(Collected data entries)
____

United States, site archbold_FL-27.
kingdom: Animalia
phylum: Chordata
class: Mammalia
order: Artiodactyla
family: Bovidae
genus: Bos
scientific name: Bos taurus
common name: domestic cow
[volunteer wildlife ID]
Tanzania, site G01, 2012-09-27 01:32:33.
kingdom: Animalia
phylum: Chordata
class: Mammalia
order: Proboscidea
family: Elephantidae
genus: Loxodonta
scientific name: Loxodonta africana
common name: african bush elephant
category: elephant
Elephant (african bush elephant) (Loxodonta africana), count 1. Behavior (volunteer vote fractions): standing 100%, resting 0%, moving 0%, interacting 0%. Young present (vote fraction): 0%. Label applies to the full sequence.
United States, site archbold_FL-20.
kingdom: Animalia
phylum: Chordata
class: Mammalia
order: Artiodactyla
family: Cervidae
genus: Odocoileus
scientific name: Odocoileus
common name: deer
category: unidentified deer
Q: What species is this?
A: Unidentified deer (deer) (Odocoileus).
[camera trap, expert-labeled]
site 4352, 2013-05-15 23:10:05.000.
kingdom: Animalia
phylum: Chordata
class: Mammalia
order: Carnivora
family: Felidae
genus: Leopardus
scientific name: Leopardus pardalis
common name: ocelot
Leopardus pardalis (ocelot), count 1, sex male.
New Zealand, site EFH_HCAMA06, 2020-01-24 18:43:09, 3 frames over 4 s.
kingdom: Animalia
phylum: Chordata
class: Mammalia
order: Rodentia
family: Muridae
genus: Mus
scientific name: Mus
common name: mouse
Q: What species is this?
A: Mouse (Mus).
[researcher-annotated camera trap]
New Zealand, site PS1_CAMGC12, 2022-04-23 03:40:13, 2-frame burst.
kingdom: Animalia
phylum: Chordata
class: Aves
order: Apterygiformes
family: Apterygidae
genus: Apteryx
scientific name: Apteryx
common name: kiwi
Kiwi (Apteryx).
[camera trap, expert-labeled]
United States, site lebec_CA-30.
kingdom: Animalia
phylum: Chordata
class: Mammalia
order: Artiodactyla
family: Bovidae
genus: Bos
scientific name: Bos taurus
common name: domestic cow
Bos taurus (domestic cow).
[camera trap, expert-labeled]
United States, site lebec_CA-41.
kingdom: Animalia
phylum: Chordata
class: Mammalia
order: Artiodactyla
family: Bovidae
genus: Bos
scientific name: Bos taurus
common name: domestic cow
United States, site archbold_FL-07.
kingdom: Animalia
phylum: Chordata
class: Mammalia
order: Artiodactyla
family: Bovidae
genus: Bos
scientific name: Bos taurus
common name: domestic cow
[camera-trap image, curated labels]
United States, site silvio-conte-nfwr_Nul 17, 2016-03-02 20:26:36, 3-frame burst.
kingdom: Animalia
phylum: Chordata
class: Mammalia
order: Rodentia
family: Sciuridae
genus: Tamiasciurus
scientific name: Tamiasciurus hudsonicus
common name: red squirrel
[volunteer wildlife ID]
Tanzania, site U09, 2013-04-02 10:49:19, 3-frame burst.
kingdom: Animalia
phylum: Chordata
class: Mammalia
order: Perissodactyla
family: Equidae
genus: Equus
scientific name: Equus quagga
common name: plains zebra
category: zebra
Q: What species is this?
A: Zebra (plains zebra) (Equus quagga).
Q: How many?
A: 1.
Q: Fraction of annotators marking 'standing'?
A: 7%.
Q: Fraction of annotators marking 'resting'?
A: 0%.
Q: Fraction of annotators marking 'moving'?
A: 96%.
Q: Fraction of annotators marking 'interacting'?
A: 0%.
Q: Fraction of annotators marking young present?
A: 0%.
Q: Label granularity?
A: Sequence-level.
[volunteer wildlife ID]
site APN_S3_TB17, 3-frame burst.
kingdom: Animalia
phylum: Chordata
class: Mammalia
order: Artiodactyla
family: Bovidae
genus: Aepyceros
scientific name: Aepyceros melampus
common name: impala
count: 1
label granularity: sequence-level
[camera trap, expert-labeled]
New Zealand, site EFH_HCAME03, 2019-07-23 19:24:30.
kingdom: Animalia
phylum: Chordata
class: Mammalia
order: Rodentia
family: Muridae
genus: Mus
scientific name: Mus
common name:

____

WHAT YOU HAVE TO DO:
Among the lines above, which contain the word "burst"? Copy every one.

RESULT OF THIS EXERCISE:
New Zealand, site PS1_CAMGC12, 2022-04-23 03:40:13, 2-frame burst.
United States, site silvio-conte-nfwr_Nul 17, 2016-03-02 20:26:36, 3-frame burst.
Tanzania, site U09, 2013-04-02 10:49:19, 3-frame burst.
site APN_S3_TB17, 3-frame burst.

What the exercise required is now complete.